WORK REQUEST ->
Indicate how many lines in the listing below contain the word "United". No other output is permitted.

AVAILABLE DATA ->

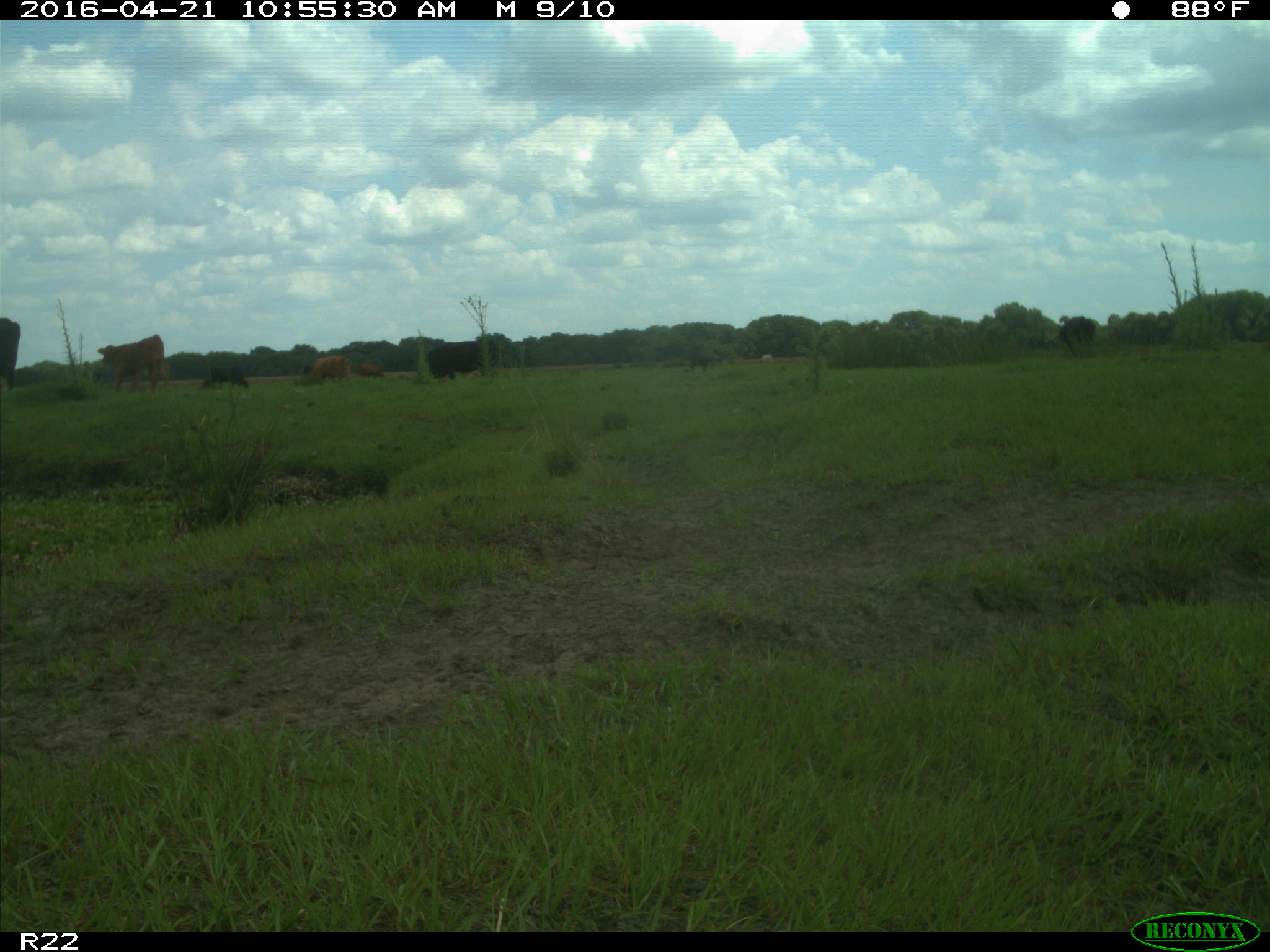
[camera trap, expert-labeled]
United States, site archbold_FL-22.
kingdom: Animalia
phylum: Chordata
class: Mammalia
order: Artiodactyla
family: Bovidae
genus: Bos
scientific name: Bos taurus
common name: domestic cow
==
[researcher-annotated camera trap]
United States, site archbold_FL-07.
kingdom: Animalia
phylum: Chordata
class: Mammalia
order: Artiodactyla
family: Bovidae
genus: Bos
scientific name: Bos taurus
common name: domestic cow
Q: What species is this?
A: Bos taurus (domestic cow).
* * *
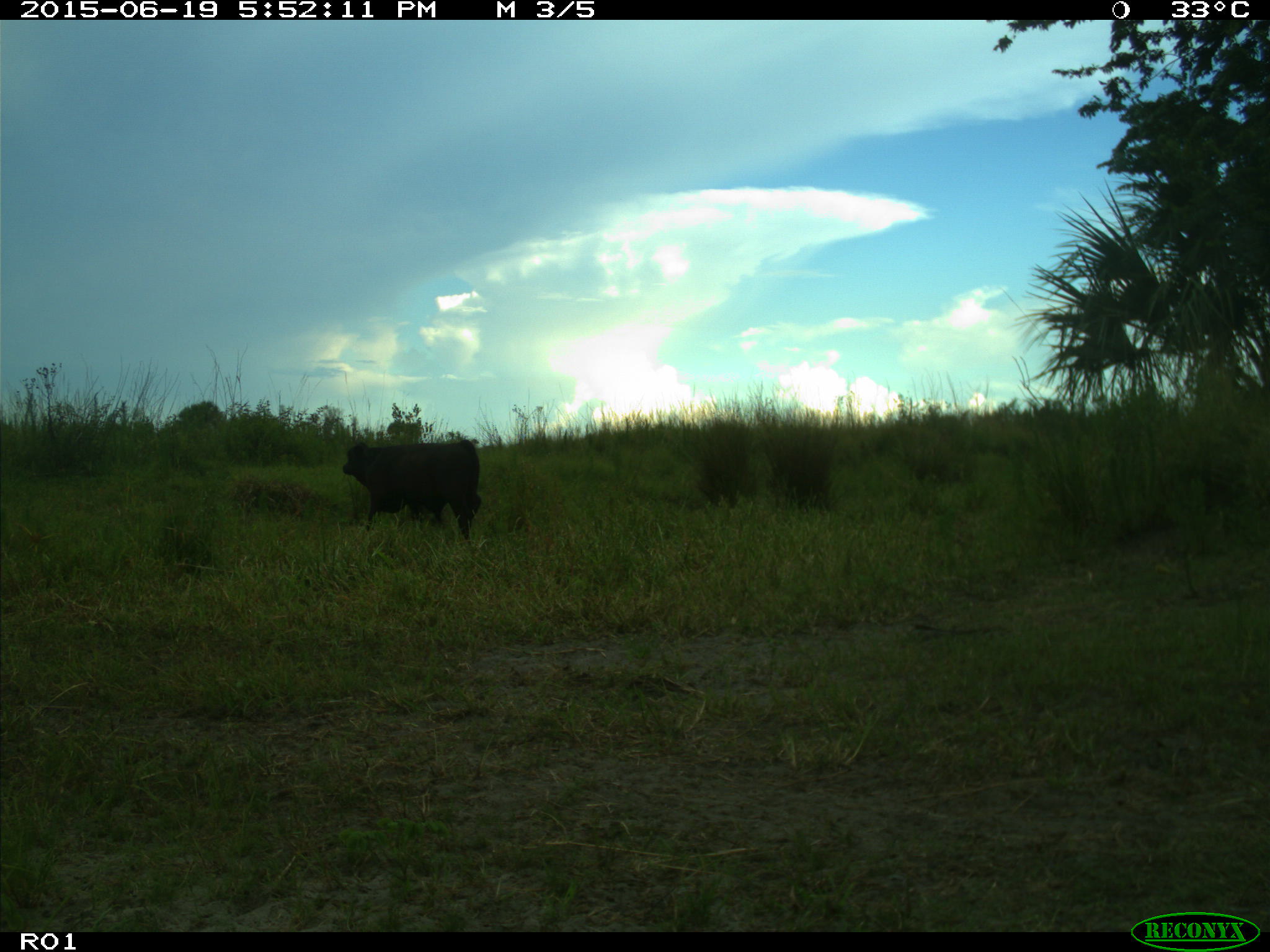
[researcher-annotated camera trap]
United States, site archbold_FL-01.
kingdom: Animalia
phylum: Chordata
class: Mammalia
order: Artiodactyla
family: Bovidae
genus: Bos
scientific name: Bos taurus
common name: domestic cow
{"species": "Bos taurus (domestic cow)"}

EXPECTED ANSWER ->
3